- **About this task**: The records that follow are to be reproduced exactly. Any pictures in them are left out.

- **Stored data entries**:
== Segment start ==
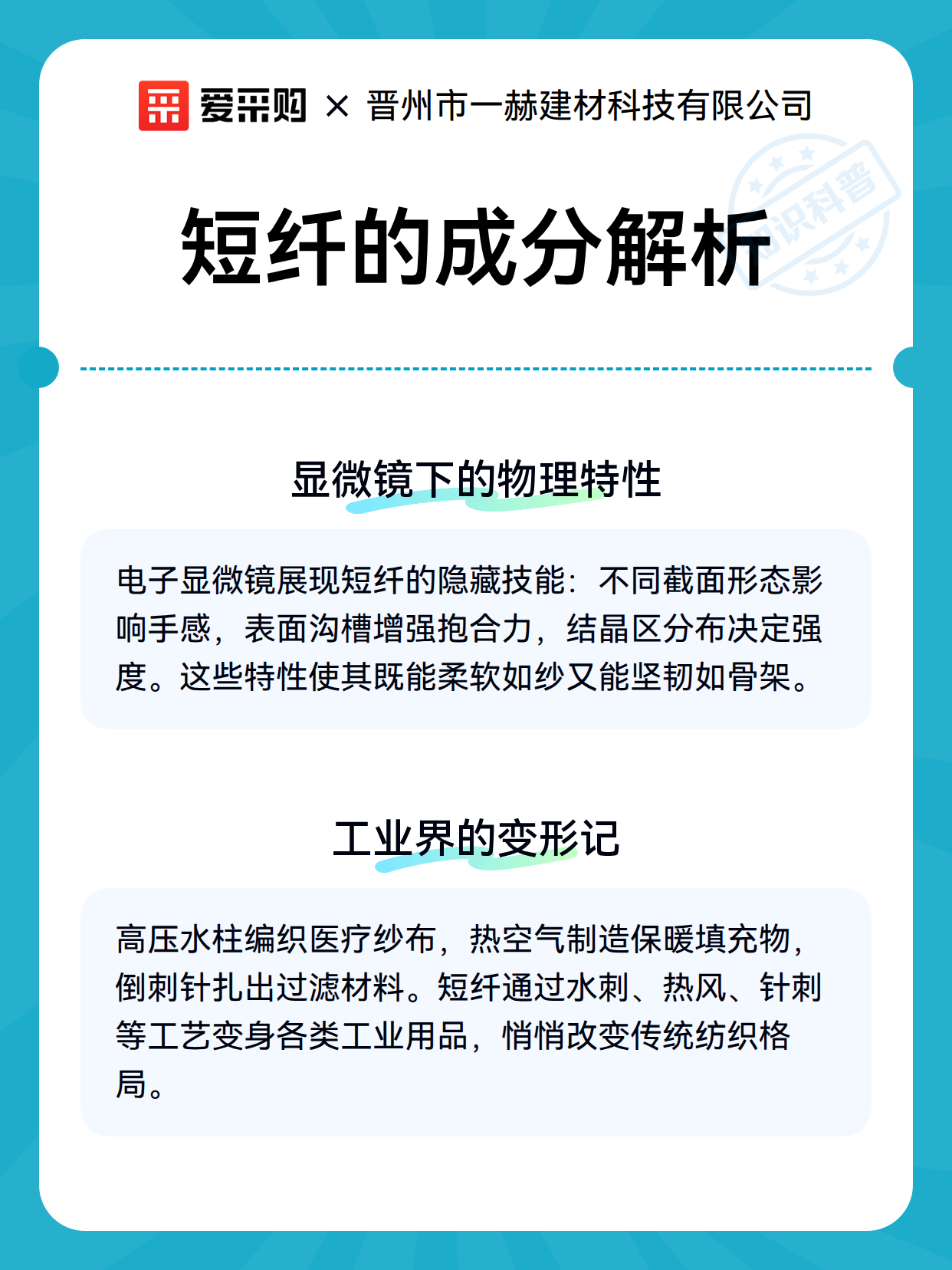 爱采购 × 晋州市一赫建材科技有限公司

知识科普

短纤的成分解析

显微镜下的物理特性

电子显微镜展现短纤的隐藏技能：不同截面形态影响手感，表面沟槽增强抱合力，结晶区分布决定强度。这些特性使其既能柔软如纱又能坚韧如骨架。

工业界的变形记

高压水柱编织医疗纱布，热空气制造保暖填充物，倒刺针扎出过滤材料。短纤通过水刺、热风、针刺等工艺变身各类工业用品，悄悄改变传统纺织格局。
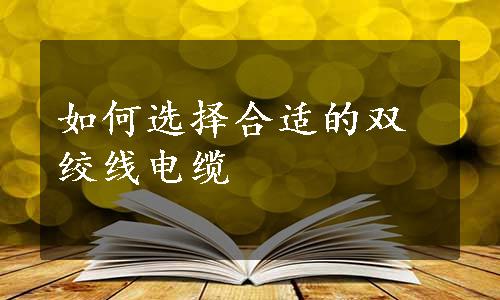 如何选择合适的双绞线电缆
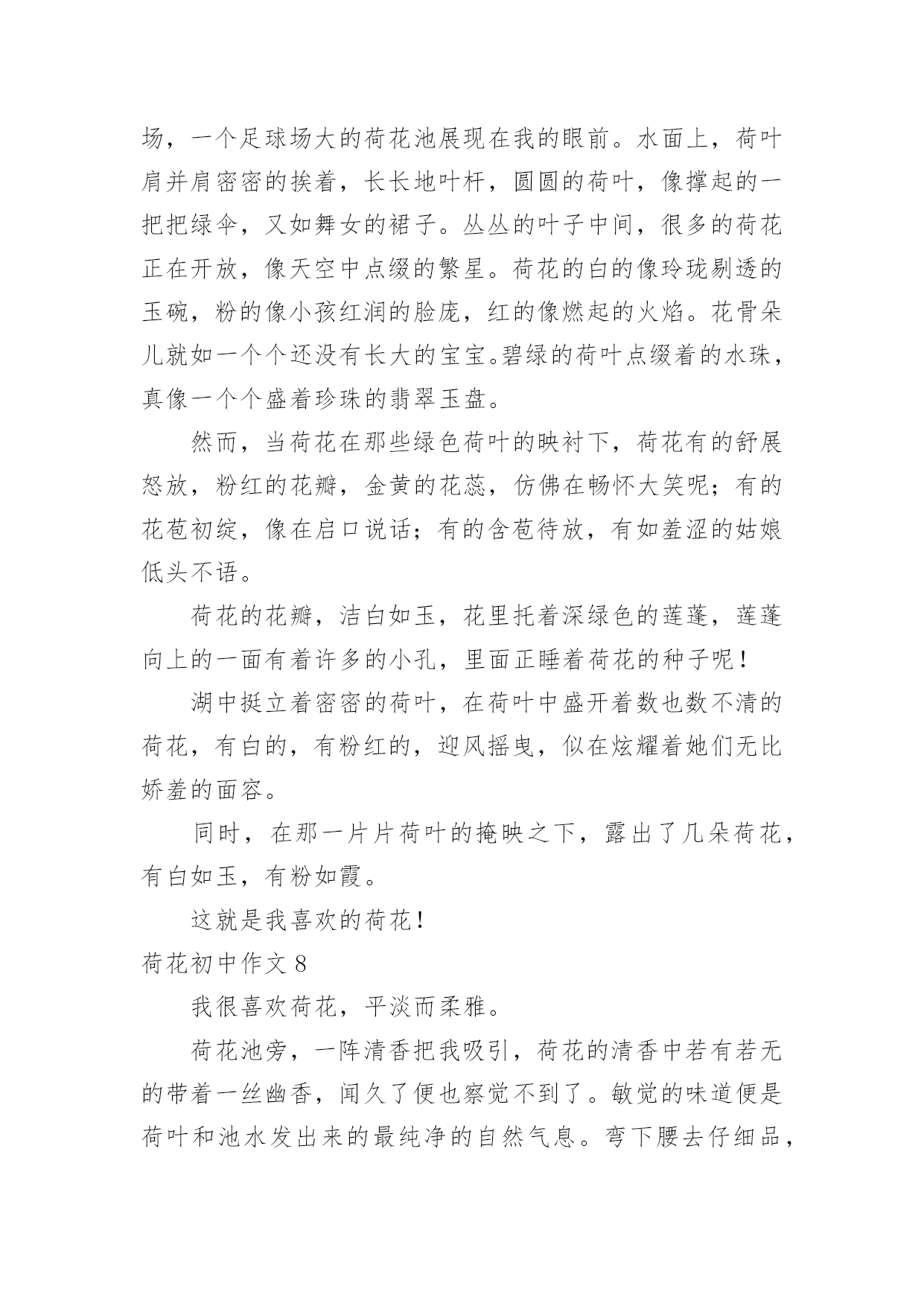 场，一个足球场大的荷花池展现在我的眼前。水面上，荷叶肩并肩密密的挨着，长长地叶杆，圆圆的荷叶，像撑起的一把把绿伞，又如舞女的裙子。丛丛的叶子中间，很多的荷花正在开放，像天空中点缀的繁星。荷花的白的像玲珑剔透的玉碗，粉的像小孩红润的脸庞，红的像燃起的火焰。花骨朵儿就如一个个还没有长大的宝宝。碧绿的荷叶点缀着的水珠，真像一个个盛着珍珠的翡翠玉盘。

然而，当荷花在那些绿色荷叶的映衬下，荷花有的舒展怒放，粉红的花瓣，金黄的花蕊，仿佛在畅怀大笑呢；有的花苞初绽，像在启口说话；有的含苞待放，有如羞涩的姑娘低头不语。

荷花的花瓣，洁白如玉，花里托着深绿色的莲蓬，莲蓬向上的一面有着许多的小孔，里面正睡着荷花的种子呢！

湖中挺立着密密的荷叶，在荷叶中盛开着数也数不清的荷花，有白的，有粉红的，迎风摇曳，似在炫耀着她们无比娇羞的面容。

同时，在那一片片荷叶的掩映之下，露出了几朵荷花，有白如玉，有粉如霞。

这就是我喜欢的荷花！

荷花初中作文 8

我很喜欢荷花，平淡而柔雅。

荷花池旁，一阵清香把我吸引，荷花的清香中若有若无的带着一丝幽香，闻久了便也察觉不到了。敏觉的味道便是荷叶和池水发出来的最纯净的自然气息。弯下腰去仔细品，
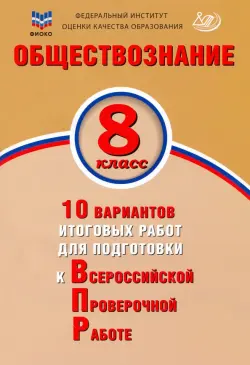 ФИОКО

ФЕДЕРАЛЬНЫЙ ИНСТИТУТ
ОЦЕНКИ КАЧЕСТВА ОБРАЗОВАНИЯ

ОБЩЕСТВОЗНАНИЕ

8
класс

10 ВАРИАНТОВ
ИТОГОВЫХ РАБОТ
ДЛЯ ПОДГОТОВКИ
К ВСЕРОССИЙСКОЙ
ПРОВЕРОЧНОЙ
РАБОТЕ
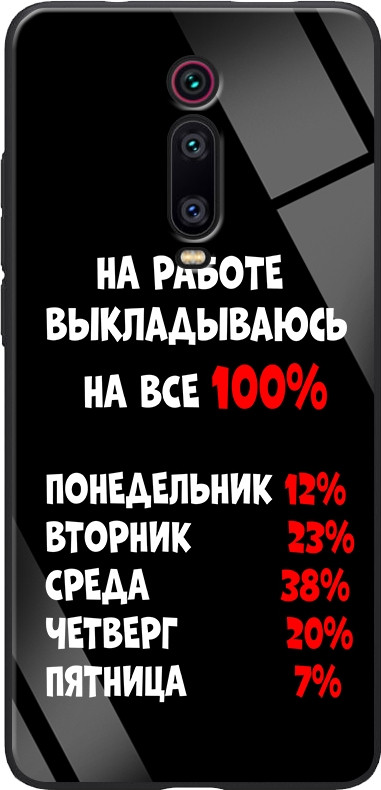 НА РАБОТЕ ВЫКЛАДЫВАЮСЬ НА ВСЕ 100%

ПОНЕДЕЛЬНИК 12%
ВТОРНИК 23%
СРЕДА 38%
ЧЕТВЕРГ 20%
ПЯТНИЦА 7%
== Segment end ==
- **Answer space**:
 爱采购 × 晋州市一赫建材科技有限公司

知识科普

短纤的成分解析

显微镜下的物理特性

电子显微镜展现短纤的隐藏技能：不同截面形态影响手感，表面沟槽增强抱合力，结晶区分布决定强度。这些特性使其既能柔软如纱又能坚韧如骨架。

工业界的变形记

高压水柱编织医疗纱布，热空气制造保暖填充物，倒刺针扎出过滤材料。短纤通过水刺、热风、针刺等工艺变身各类工业用品，悄悄改变传统纺织格局。
 如何选择合适的双绞线电缆
 场，一个足球场大的荷花池展现在我的眼前。水面上，荷叶肩并肩密密的挨着，长长地叶杆，圆圆的荷叶，像撑起的一把把绿伞，又如舞女的裙子。丛丛的叶子中间，很多的荷花正在开放，像天空中点缀的繁星。荷花的白的像玲珑剔透的玉碗，粉的像小孩红润的脸庞，红的像燃起的火焰。花骨朵儿就如一个个还没有长大的宝宝。碧绿的荷叶点缀着的水珠，真像一个个盛着珍珠的翡翠玉盘。

然而，当荷花在那些绿色荷叶的映衬下，荷花有的舒展怒放，粉红的花瓣，金黄的花蕊，仿佛在畅怀大笑呢；有的花苞初绽，像在启口说话；有的含苞待放，有如羞涩的姑娘低头不语。

荷花的花瓣，洁白如玉，花里托着深绿色的莲蓬，莲蓬向上的一面有着许多的小孔，里面正睡着荷花的种子呢！

湖中挺立着密密的荷叶，在荷叶中盛开着数也数不清的荷花，有白的，有粉红的，迎风摇曳，似在炫耀着她们无比娇羞的面容。

同时，在那一片片荷叶的掩映之下，露出了几朵荷花，有白如玉，有粉如霞。

这就是我喜欢的荷花！

荷花初中作文 8

我很喜欢荷花，平淡而柔雅。

荷花池旁，一阵清香把我吸引，荷花的清香中若有若无的带着一丝幽香，闻久了便也察觉不到了。敏觉的味道便是荷叶和池水发出来的最纯净的自然气息。弯下腰去仔细品，
 ФИОКО

ФЕДЕРАЛЬНЫЙ ИНСТИТУТ
ОЦЕНКИ КАЧЕСТВА ОБРАЗОВАНИЯ

ОБЩЕСТВОЗНАНИЕ

8
класс

10 ВАРИАНТОВ
ИТОГОВЫХ РАБОТ
ДЛЯ ПОДГОТОВКИ
К ВСЕРОССИЙСКОЙ
ПРОВЕРОЧНОЙ
РАБОТЕ
 НА РАБОТЕ ВЫКЛАДЫВАЮСЬ НА ВСЕ 100%

ПОНЕДЕЛЬНИК 12%
ВТОРНИК 23%
СРЕДА 38%
ЧЕТВЕРГ 20%
ПЯТНИЦА 7%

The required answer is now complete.